World J Gastroenterol. Aug 15, 2001; 7(4): 572-574
Published online Aug 15, 2001. doi: 10.3748/wjg.v7.i4.572
Prevention of grafted liver from reperfusive injury
Kai Ma, Xian-Min Bu, Yan-Jun Li, Xian-Wei Dai, Liang Wang, Yang Dai, Hai-Ying Zhao, Department of General Surgery, Second Clinical College, China Medical University, Shenyang 110003, Liaoning Province, China
Yang Yu, Department of Physiology, Shenyang Physical Education College, Shenyang, Liaoning Province, China
Xiang-Hong Yang, Department of Pathology, China Medical University, Shenyang, Liaoning Province, China
Author contributions: All authors contributed equally to the work.
Supported by the Natural Science Fund of Liaoning Province, No.962280
Correspondence to: Dr. Kai Ma, Department of General Surgery, Second Clinical College, China Medical University, Shenyang 110003, Liaoning Province, China
Telephone: 0086-24-23893501 Ext.512
Received: February 24, 2001
Revised: March 1, 2001
Accepted: March 8, 2001
Published online: August 15, 2001

Abstract
Key Words: liver transplantation; anisodamine; rewarm; reperfusive injury



INTRODUCTION

The incidence of primary non-function (PNF) of grafted liver in the early postoperative stage is 2%-23%[1-4], its main cause is the ischemic-reperfusive injury[5,6]. In this experiment, anisodamine was added into the preserving fluid and the grafted liver was rewarmed at different temperatures to protect the cell membrane and prevent ischemic-reperfusive injury.

METERIALS AND METHODS
Selection and grouping

Twenty male Wistar rats (270 g-330 g in weight, 10-12 weeks in age) were used in the experiment. The rats were divided into 2 groups, 10 in each group, and the action of anisodamine was studied. In the experimental group, 40 mg anisodamine was added into 1 liter of preserving fluid, no anisodamine was used in the control group. The rats were divided into 4 groups, 5 in each group, and the action of rewarming was studied. Before reperfusion, the 12 °C, 20 °C, 28 °C and 36 °C of gelofusine were injected into the portal vein respectively to rewarm the grafted liver.

Establishment of animal model[7-9]

Make a midline epigastric incision, dissociate the liver fully, incise the infrahepatic inferior vana cava (IVC), input a shaped three way stopcock, make its upper end 5 mm higher than liver, ligate the both ends of IVC incision, and obstruct hepatic artery[10]. Cut off the portal vein, connect its distal end with one opening of the three-way stopcock, shunt the portal-cava vein provisionally, and reverse the blood of IVC and portal vein to the heart through the duct. Inject proximately 5 mL saline mixed with 1 mL heparin. Ligate the suprahepatic inferior vana cava provisionally, release the ligature above the IVC incision, wash the liver through portal vein, make the preserving fluid flow outside the duct. Wash the liver at low temperature for 4 hours within the body, maintain the pressure at 90-100 cm H2O, and velocity at 8-12 mL/min. The preserving fluid was the lactic Linger’s fluid composed of 10 mL dethomaxone, 100 mg ATP and 100 U/L insulin. After managing the experimental factors, take out the three-way stopcock, connect with the portal vein, release the occlusion of hepatic artery, repair the IVC incision, and restore the hepatic reperfusion[11].
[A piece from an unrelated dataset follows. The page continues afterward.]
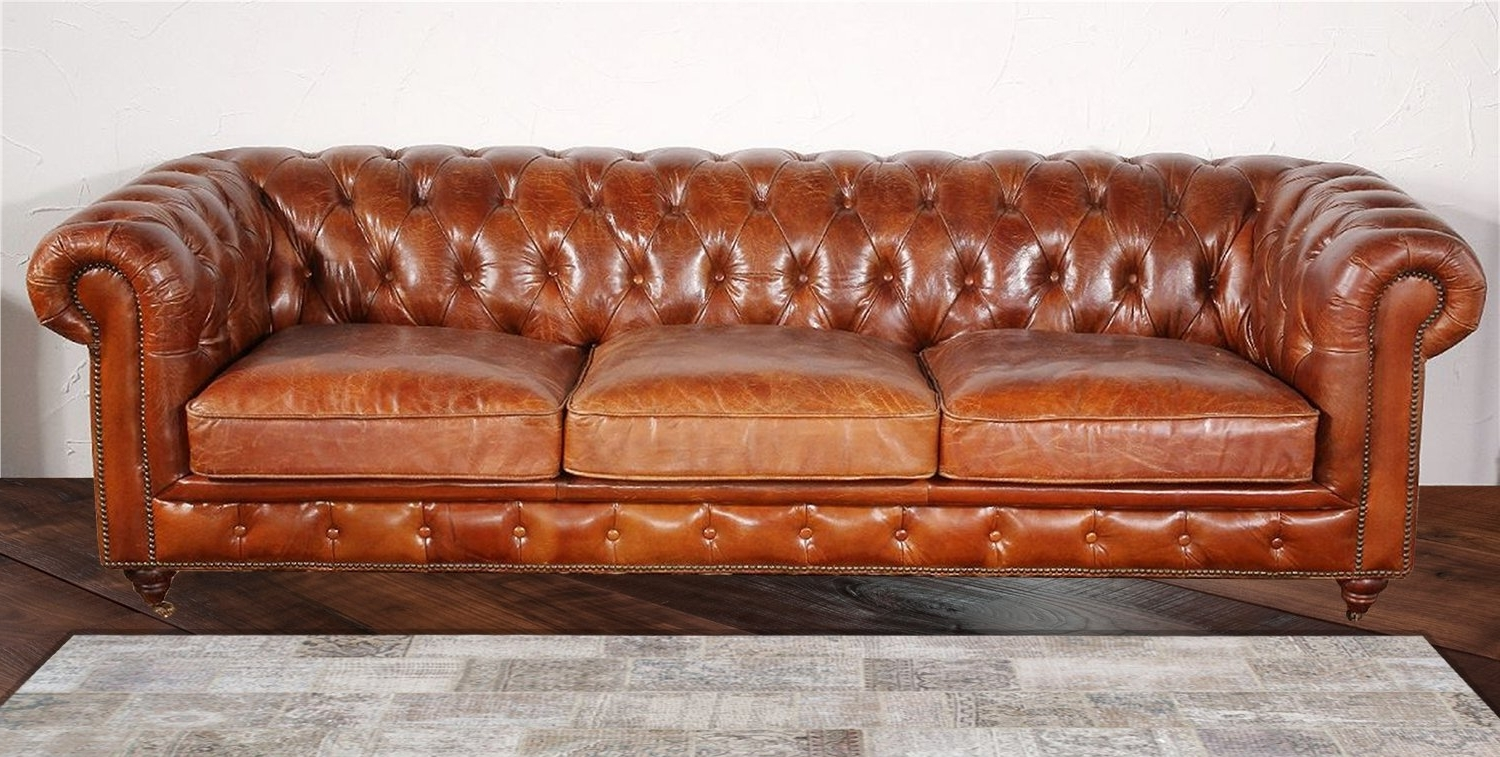 Most Popular Pasargad Chester Bay Tufted Genuine Leather Chesterfield Sofa inside Leather Chesterfield Sofas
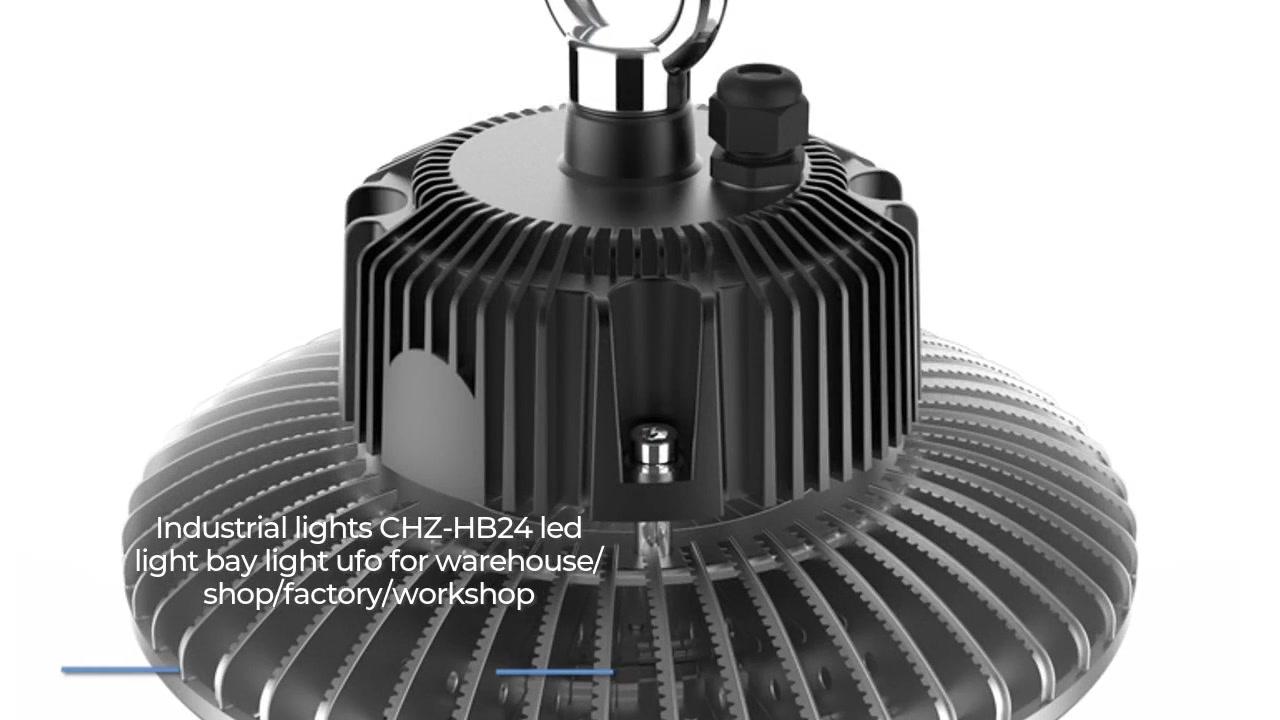Dritat industriale CHZ-HB24 udhëhequr nga drita e gjirit dritë e lehtë për depo / dyqan / fabrikë / punëtori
Collection and test of samples

Liver tissue of 500 mg was resected before the obstruction of blood and reperfusion, and 30 min and 60 min after reperfusion respectively. Superoxide dismutase (SOD)[12,13] and lipid peroxidase (LPO) were tested[14], and the morphologic changes were observed under microscopy and electric microscopy synchronically[15,16].

Statistical analysis

Data were presented as the mean ± SE. The t test was applied between two groups and variance analysis between multi-groups. P < 0.05 values were regarded as significant.

RESULTS
Effect of anisodamine on the changes of oxygen-derived radicals (Table 1)
Table 1 Effect of anisodamine on change of oxygen-derived radicals.
GroupsLPO (nmol/100 mg)
SOD (nu/mg pr)
EG (10)CG (10)EG (10)CG (10)
Pre-obstruction of blood48.50 ± 2.5353.80 ± 2.19109.70 ± 4.23105.00 ± 7.33
Pre-reperfusion61.10 ± 5.1272.30 ± 2.44100.20 ± 5.6697.60 ± 6.35
30’ post-reperfusion164.40 ± 10.55273.30 ± 14.61b72.50 ± 5.6055.10 ± 6.47b
60’ post-reperfusion142.40 ± 11.35b242.40 ± 11.92b61.50 ± 6.99b43.10 ± 6.61b
Effect of rewarming on LPO and SOD of grafted liver (Table 2 and Table 3)
Table 2 Effect of rewarming on LPO of grafted liver.
Temperature of rewarmingnPre-obstructionPost-rewarming30’post-reperfusionb60’post-reperfusion
12 °C551.25 ± 53671.00 ± 14.72245.00 ± 44.63195.25 ± 38.14
20 °C551.00 ± 6.9268.00 ± 11.95211.25 ± 37.49192.25 ± 10.08
28 °C555.50 ± 11.2470.00 ± 13.01206.25 ± 38.80180.25 ± 38.54
36 °Ca550.00 ± 7.221.75 ± 7.55190.50 ± 25.34175.50 ± 18.65
Table 3 Effect of rewarming on SOD of grafted liver.
Temperature of rewarmingnPre-obstructionPost-rewarming30’post-reperfusionb60’post-reperfusion
12 °C5105.00 ± 10.0287.25 ± 14.0052.75 ± 13.9044.50 ± 10.74
20 °C5103.20 ± 13.6490.75 ± 10.4664.50 ± 8.2155.50 ± 7.35
28 °C5108.23 ± 6.8992.50 ± 5.9865.50 ± 4.5056.50 ± 4.65
36 °Ca5112.50 ± 8.2490.25 ± 9.6472.50 ± 10.4464.50 ± 10.10
Morphologic change of liver cells

Observation under microscopy No obvious changes in HE stain between the post-rewarming groups, the hepatic tissue swelled when rewarmed at 4 °C at 30 min and 60 min post-reperfusion. Light red granules could be seen in the cellular plasm, no obvious changes after the rewarming at 28 °C and 36 °C. At 60 min post-reperfusion, the effect was better in anisodamine group than in the other groups.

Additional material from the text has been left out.